» Request
Pick out each of the lines below that contains the string "instances", and copy those lines.

* * * * * * * * *

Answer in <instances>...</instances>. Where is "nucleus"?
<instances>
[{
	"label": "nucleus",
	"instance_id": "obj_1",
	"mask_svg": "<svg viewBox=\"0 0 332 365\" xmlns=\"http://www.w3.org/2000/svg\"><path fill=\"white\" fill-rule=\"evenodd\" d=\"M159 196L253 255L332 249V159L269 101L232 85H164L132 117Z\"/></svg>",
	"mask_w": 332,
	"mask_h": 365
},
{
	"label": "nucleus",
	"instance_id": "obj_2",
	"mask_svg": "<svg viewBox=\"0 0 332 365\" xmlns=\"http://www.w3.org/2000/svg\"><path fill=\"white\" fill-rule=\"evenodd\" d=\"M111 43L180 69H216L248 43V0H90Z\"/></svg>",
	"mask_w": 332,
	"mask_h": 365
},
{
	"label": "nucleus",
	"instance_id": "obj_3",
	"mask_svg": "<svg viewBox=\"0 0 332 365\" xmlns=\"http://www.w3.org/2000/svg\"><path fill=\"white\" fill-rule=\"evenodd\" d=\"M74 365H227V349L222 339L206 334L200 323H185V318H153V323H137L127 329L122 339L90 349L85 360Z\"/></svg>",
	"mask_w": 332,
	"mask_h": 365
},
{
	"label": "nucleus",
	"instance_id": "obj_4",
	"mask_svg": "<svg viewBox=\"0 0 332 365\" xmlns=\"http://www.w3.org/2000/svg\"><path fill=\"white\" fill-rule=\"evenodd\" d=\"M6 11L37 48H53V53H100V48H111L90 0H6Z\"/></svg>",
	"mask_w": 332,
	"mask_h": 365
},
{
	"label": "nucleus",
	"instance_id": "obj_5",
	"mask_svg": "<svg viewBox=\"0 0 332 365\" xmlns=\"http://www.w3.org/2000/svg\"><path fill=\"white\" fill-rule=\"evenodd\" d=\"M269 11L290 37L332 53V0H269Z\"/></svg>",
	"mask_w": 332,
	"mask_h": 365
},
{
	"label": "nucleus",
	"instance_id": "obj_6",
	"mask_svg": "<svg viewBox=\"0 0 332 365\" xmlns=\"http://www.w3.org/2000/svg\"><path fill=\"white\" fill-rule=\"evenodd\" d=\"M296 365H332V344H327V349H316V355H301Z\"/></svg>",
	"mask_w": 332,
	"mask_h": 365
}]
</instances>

* * * * * * * * *

» The response
Answer in <instances>...</instances>. Where is "nucleus"?
<instances>
</instances>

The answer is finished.